Stolen credit card trail leads to Florida home
Updated On: Mar 17 2014 06:20:00 AM EDT
He was the man behind an identity theft scheme in Florida. Investigators say hundreds of credit cars were found in his home, and dozens of people were hurt because of it.
“I went to apply for a couple of credit cards and got declined,” explained John Becker.
So Becker called his bank and found out someone had racked up more than $12,000 in charges on one credit card.
"I said, 'Why would you give me $12,000 worth of credit?' And they said things started getting charged, things so fast that they ran up a 12, 13-thousand dollar limit before the credit card company even realized what was going on," explained Becker.
Investigators say Dennis Sergeev, a Russian national, is the man responsible. They say he stole the identities of more than 50 people and accrued $40,000 in losses.
"He was active online, claims he received the stolen identities online," said US Postal Inspector Blance Alvarez. "That is what he lived off of, that was his only income."
After finding hundreds of fraudulent credit cards in a P.O. Box owned by Segreev, postal inspectors arrested him.
"When we interviewed this defendant at his home, he confessed and compared himself to Leonardo DiCaprio in Catch Me if you Can," said Alvarez.
The movie with DiCaprio, who plays a con artist, is always one step ahead of authorities.
"But instead of having flight attendants escorting him out he had female postal inspectors escorting him to jail," Alvarez added.
When inspectors searched Segreev's home, they say they found the evidence.
"We found a lot of credit cards in victims' names hidden all through that house," said Alvarez.
They also found stereos, cameras, TVs, phones and cash.
Sergeev was arrested on federal ID theft charges and sentenced to 3 years in prison and more than $40,000 in restitution. Deportation to Russia was ordered after the time was served.
Meantime, inspectors advice that no matter how old you are, you check your credit at least once a year to make sure your identity hasn't been stolen.
"Teenagers will take a picture of their driver's license and put it on their FB page because they are proud. They don't realize they are giving up their date of birth, their address, their name, which is very important. Identity thieves scour the internet looking for this information," warned Alvarez.
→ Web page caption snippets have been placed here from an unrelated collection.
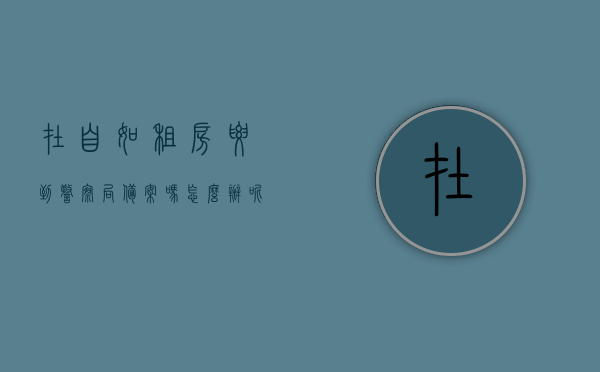 在自如租房要到警察局备案吗怎么办呢（自如的房屋会办理房屋租赁备案吗），自如租房的备案问题与房屋租赁备案详解，是否需要到警察局备案？自如房屋是否办理租赁备案手续？，自如租房的备案问题与房屋租赁备案详解，是否需要到警察局备案及自如的房屋是否办理租赁备案手续？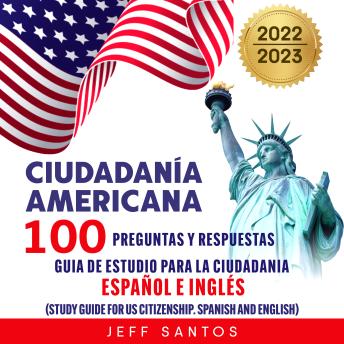 [Spanish] - Ciudadania americana: 100 preguntas y respuestas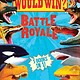 Scholastic Inc. Who Would Win?: Battle Royale (5-in-1 Scholastic Early Reader)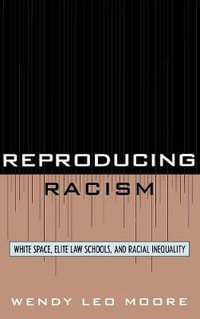 Reproducing Racism : White Space, Elite Law Schools, and Racial Inequality - Wendy Leo Moore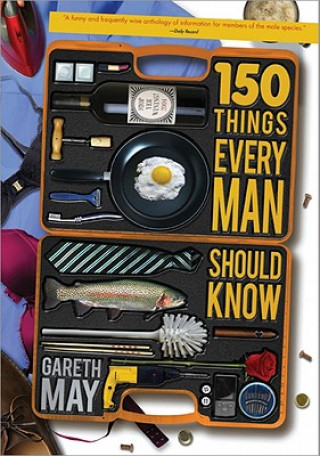 Carte 150 Things Every Man Should Know Gareth May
"Luckily, not a lot of damage was done that would affect me. Luckily at that time, I wasn't going for a house or I wasn't going for a car loan or anything of importance," said Becker.
Postal inspectors say if your identity has ever been stolen, you need to put a fraud alert on your credit right away. This will alert credit bureaus that you have had a problem in the past.
Everyone is entitled to one free credit check every year with each of the three credit reporting agencies. The Better Business Bureau of Northeast Florida recommends the website AnnualCreditReport.com. It has step-by-step instructions and links to all three credit bureaus.